Reproduce the records below exactly as shown.
[SOURCE MATERIAL]
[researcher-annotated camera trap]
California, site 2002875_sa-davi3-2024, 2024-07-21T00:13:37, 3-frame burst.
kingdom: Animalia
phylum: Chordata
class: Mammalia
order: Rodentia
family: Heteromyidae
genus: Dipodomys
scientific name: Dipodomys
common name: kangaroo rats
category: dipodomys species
[/SOURCE MATERIAL]
> [SOLUTION TO THIS PROBLEM]:
[researcher-annotated camera trap]
California, site 2002875_sa-davi3-2024, 2024-07-21T00:13:37, 3-frame burst.
kingdom: Animalia
phylum: Chordata
class: Mammalia
order: Rodentia
family: Heteromyidae
genus: Dipodomys
scientific name: Dipodomys
common name: kangaroo rats
category: dipodomys species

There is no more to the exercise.